Soweit der Beklagte abschließend geltend macht, die Rechtssache weise besondere tatsächliche oder rechtliche Schwierigkeiten im Sinne von § 124 Abs. 2 Nr. 2 VwGO auf, genügen auch insofern seine Ausführungen nicht den an die Darlegung dieses Zulassungsgrundes zu stellenden Anforderungen.
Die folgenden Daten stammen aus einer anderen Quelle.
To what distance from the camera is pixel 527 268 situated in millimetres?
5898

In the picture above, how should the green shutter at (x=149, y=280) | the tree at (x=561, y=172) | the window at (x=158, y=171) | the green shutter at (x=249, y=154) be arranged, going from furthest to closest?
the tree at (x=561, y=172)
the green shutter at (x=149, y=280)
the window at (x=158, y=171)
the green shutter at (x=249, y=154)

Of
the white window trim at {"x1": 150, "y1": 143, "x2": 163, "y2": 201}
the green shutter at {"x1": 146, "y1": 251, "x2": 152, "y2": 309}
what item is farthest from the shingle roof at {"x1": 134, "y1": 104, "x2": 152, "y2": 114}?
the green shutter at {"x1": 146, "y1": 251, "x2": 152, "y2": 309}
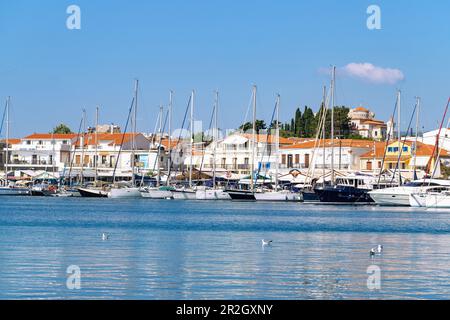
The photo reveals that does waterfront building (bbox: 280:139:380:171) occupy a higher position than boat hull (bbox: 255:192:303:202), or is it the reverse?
waterfront building (bbox: 280:139:380:171)

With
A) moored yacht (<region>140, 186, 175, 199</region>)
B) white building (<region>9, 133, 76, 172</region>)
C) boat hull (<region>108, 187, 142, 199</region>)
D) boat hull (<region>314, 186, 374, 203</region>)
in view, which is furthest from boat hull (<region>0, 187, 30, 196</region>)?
boat hull (<region>314, 186, 374, 203</region>)

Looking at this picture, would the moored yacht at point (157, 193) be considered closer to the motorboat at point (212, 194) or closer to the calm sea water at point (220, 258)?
the motorboat at point (212, 194)

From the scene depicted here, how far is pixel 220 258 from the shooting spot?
35.3 meters

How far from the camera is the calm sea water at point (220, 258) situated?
26625mm

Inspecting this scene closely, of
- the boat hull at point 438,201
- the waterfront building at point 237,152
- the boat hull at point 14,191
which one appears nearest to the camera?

Zur Darlegung der Voraussetzungen dieses Zulassungsgrundes hat der Antragsteller nämlich darzutun, hinsichtlich welcher aufgrund der erstinstanzlichen Entscheidung auftretender Fragen sich besondere tatsächliche oder rechtliche Schwierigkeiten ergeben sollen und worin die aus seiner Sicht vorliegende besondere tatsächliche oder rechtliche Problematik im einzelnen bestehen soll, so dass die Rechtssache in tatsächlicher oder in rechtlicher Hinsicht Probleme aufwirft, die das Verfahren in seinem Schwierigkeitsgrad deutlich von dem in der verwaltungsgerichtlichen Praxis regelmäßig zu entscheidender Streitfälle abhebt (Hess VGH, Beschluss vom 9. Juli 1998 – 13 UZ 2357/98 -, DVBI. 1991, 119 [nur Leitsatz]; ständige Rechtsprechung des Senats). Hierzu lässt sich den Darlegungen des Beklagten auf S. 30 bis S. 31 des genannten Schriftsatzes nichts entnehmen. Der schlichte Hinweis auf eine angeblich geringere Unterscheidbarkeit der Zulassungsgründe nach § 124 Abs. 2 Nr. 1 und Nr. 2 VwGO trifft zum einen nicht zu und ist zum anderen nicht geeignet, den Zulassungsgrund nach § 124 Abs. 2 Nr. 2 VwGO in dem soeben beschriebenen Sinne näher darzulegen.
Nach alldem ist der Antrag des Beklagten auf Zulassung der Berufung abzulehnen, ohne dass näher darauf einzugehen ist, ob der andere vom Verwaltungsgericht seinem Urteil tragend zugrunde gelegte Grund – fehlende Rundfunkgebührenpflicht – mit durchgreifenden Zulassungsgründen angegriffen worden ist.
Die Kosten des Berufungszulassungsverfahrens hat der Beklagte zu tragen, weil er mit seinem Rechtsmittel im Sinne von § 154 Abs. 2 VwGO erfolglos geblieben ist.
Die Streitwertfestsetzung beruht auf §§ 47 Abs. 1 , 52 Abs. 1 GKG und folgt der Wertfestsetzung für das erstinstanzliche Verfahren, zumal die Beteiligten hiergegen keine Einwände erhoben haben.
Dieser Beschluss ist unanfechtbar (§ 152 Abs. 1 VwGO; § 68 Abs. 1 S. 5 i.V.m. § 66 Abs. 3 S. 3 G KG).